As an environmentally-minded business, H. Marion Framing is proud to support companies like Larson-Juhl which harvests locally grown, sustainable lumber to produce its beautiful wood mouldings, thereby reducing both fuel consumption and vehicle emissions, as well as excess packaging material waste associated with shipping. Larson-Juhl provides its scrap material to local businesses – shavings are used for animal bedding at area farms, while larger scraps are used to make paper or to help generate steam energy.

H. Marion Framing is thrilled to offer clients Larson-Juhl’s Biltmore Collection of art, matboard & frame moulding lines. The Biltmore Frame Collection was Larson-Juhl’s and the U.S. framing industry’s first certified forest-friendly PEFC collection. PEFC, which stands for Programme for the Endorsement of Forest Certification, traces the chain of custody of lumber product from forest to final product, as regulated by the Forest Stewardship Council, or FSC. Through PEFC, consumers can be confident that they are purchasing a product that is from a well-managed, sustainable forest.
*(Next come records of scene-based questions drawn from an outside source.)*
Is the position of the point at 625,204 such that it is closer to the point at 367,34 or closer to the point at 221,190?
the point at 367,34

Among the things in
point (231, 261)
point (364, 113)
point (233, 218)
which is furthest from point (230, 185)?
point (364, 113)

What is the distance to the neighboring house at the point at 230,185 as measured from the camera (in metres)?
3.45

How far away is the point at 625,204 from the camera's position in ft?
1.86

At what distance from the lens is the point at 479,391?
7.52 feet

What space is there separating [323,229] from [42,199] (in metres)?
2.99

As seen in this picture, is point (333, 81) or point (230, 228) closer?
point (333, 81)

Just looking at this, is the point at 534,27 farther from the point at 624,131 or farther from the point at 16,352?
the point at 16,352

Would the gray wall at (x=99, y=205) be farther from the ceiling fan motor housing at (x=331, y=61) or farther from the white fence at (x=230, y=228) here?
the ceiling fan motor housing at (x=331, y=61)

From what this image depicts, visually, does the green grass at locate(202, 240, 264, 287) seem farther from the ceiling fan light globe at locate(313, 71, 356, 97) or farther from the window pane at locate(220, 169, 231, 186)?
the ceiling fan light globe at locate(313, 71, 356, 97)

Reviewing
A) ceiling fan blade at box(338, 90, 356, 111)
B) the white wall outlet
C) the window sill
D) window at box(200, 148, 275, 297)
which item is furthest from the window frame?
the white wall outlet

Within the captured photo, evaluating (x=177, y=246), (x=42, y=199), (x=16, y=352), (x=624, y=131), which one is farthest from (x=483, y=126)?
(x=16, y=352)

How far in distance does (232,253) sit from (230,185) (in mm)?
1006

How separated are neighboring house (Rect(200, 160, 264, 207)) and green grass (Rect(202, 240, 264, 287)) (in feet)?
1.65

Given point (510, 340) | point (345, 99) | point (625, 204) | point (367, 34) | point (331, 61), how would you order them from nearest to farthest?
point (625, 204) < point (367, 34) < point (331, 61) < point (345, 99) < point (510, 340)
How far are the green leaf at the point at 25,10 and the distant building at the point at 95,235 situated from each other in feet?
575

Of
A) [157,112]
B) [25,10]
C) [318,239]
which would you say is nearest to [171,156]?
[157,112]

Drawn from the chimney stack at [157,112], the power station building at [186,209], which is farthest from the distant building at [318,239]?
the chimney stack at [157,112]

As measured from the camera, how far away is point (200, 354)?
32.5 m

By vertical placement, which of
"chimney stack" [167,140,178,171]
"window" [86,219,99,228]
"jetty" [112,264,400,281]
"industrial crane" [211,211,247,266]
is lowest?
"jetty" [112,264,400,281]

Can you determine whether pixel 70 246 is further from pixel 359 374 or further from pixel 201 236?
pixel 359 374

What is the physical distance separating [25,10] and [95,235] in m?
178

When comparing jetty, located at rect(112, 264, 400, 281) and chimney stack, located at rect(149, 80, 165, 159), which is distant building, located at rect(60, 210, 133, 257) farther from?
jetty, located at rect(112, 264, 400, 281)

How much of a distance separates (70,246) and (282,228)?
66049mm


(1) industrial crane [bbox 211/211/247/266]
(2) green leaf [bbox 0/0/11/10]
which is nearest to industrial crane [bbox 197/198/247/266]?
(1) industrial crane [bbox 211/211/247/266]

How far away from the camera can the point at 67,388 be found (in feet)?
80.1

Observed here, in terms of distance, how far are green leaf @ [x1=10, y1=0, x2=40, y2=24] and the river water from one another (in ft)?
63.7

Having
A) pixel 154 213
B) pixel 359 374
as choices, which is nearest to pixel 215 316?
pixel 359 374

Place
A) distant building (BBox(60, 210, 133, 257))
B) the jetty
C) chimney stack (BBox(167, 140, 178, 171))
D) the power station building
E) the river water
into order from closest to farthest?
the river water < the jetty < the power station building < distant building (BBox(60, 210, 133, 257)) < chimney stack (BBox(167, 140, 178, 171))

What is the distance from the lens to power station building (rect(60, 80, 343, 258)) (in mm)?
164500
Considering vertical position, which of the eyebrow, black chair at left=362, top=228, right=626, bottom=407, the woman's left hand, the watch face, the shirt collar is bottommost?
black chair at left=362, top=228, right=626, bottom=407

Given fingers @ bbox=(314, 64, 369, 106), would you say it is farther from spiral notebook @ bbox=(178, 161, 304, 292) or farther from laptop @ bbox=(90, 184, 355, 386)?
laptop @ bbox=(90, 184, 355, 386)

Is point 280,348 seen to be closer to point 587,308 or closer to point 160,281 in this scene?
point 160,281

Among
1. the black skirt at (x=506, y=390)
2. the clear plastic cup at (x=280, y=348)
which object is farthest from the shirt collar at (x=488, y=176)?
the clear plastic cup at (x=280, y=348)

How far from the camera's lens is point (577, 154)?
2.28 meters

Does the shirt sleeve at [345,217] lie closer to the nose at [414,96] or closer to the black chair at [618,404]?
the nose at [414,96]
Larson-Juhl’s additional conservation efforts include their recent contribution of 4,600 trees to the Urban Tree Canopy Initiative in Maryland, in conjunction with the company’s Global ReLeaf Forest Foundation. The Global ReLeaf program stems from its parent organization, American Forests, and was created both to educate people and to take an active role in helping improve the global environment. Since 1991, American Forests has planted more than 25 million trees with the help of over 500 projects like Larson-Juhl’s Global ReLeaf program, which has itself funded the planting of over a quarter of a million trees in the U.S. and around the world.